Willkommen in Kanada.”

The door closes. The slide of the safety chain and it opens again, a little wider. Jack extends his hand. “It’s an honour to meet you, sir.”

Oskar Fried takes his hand briefly. The man feels frail.

Jack looks into the light grey eyes. Fried’s face, delicately lined parchment, pale. He is somewhere between fifty and seventy-five. “May I come in, sir?” he asks, because Oskar Fried has made no move. He appears shell-shocked. He must have been through one hell of a trip.

Fried turns and retreats slowly, almost at a shuffle. Jack follows him into the apartment. The smell of tobacco. Familiar. The lights are off, the curtains drawn, as though he were in hiding—which he is, though presumably the Soviets haven’t the first clue where to look for him. Jack glances around. The dull greens and browns of a furnished apartment; the tobacco masks a generic air freshener designed to mask a generic loneliness—the smell of the solitary male. Wall-to-wall indoor-outdoor, respectable lampshade yellowed with years of nicotine, a cheap print of Niagara Falls over the perfectly decent couch. Jack will have to get the man out to the PMQs for a visit to a real home as soon as possible.

“How are you settling in, sir?” he asks.
“Uh, brauchst du, uh, brauchsten Sie etwa?”

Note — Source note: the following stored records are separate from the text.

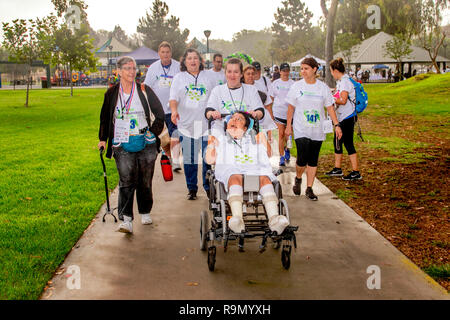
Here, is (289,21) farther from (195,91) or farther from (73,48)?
(195,91)

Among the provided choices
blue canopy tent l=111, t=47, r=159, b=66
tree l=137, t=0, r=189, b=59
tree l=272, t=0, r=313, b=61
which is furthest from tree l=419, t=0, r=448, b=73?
tree l=272, t=0, r=313, b=61

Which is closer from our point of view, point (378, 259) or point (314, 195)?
point (378, 259)

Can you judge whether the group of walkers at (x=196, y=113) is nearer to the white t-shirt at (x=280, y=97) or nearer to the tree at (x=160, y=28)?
the white t-shirt at (x=280, y=97)

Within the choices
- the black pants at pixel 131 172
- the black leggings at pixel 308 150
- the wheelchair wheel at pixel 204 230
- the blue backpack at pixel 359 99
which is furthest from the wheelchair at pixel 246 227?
the blue backpack at pixel 359 99

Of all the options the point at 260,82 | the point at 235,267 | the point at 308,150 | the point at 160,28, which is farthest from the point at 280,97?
the point at 160,28

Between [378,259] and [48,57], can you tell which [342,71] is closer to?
[378,259]

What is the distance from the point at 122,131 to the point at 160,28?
79833 mm

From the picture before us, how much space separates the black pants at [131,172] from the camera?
5.63 metres

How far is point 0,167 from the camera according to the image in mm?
9789

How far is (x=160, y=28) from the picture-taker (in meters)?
81.6

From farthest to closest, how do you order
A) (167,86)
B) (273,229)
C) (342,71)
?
(167,86) < (342,71) < (273,229)

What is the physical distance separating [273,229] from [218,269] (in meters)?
0.68

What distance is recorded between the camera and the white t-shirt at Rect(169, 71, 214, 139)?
707 cm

Fried doesn’t smile at the attempted German, but says by way of reply, “Do you bring money?” His voice is thin, his accent more raw than Henry Froelich’s. Uneroded.

Jack smiles. “I’ve got it right here, sir.”

He takes a small brown envelope from his inside breast pocket and hands it to Oskar Fried.

Fried takes it. “I thank you,” he says, with an old-world inclination of the head that puts Jack in mind of Froelich again.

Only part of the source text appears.